# Start of Records provided

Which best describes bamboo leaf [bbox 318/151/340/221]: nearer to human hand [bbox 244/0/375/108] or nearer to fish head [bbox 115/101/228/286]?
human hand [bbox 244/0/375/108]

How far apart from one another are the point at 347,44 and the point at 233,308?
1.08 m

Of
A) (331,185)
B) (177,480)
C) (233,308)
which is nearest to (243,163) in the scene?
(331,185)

# End of Records provided
# Start of Records provided

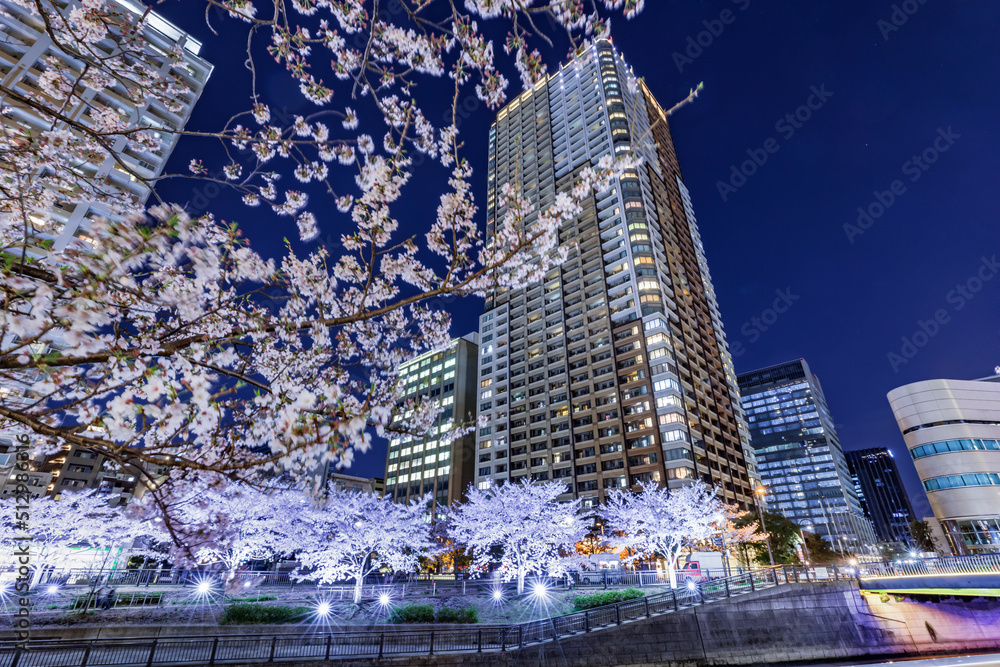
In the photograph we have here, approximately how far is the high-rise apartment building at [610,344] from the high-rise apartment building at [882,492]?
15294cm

# End of Records provided
# Start of Records provided

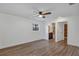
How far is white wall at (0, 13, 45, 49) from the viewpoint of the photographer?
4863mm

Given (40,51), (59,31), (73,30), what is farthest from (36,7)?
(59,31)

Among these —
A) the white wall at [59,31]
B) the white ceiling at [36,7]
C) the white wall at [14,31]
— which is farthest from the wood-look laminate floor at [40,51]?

# End of Records provided

▶ [What to do]:
Convert the items starting with the line that contains "How far is white" and going on through the line that contains "floor at [40,51]?" into a Markdown table. Use the columns Row and Line, number each row, and leave out blank lines.

▶ [Full solution]:
| Row | Line |
|---|---|
| 1 | How far is white wall at (0, 13, 45, 49) from the viewpoint of the photographer? |
| 2 | 4863mm |
| 3 | Given (40,51), (59,31), (73,30), what is farthest from (36,7)? |
| 4 | (59,31) |
| 5 | Among these — |
| 6 | A) the white wall at [59,31] |
| 7 | B) the white ceiling at [36,7] |
| 8 | C) the white wall at [14,31] |
| 9 | — which is farthest from the wood-look laminate floor at [40,51]? |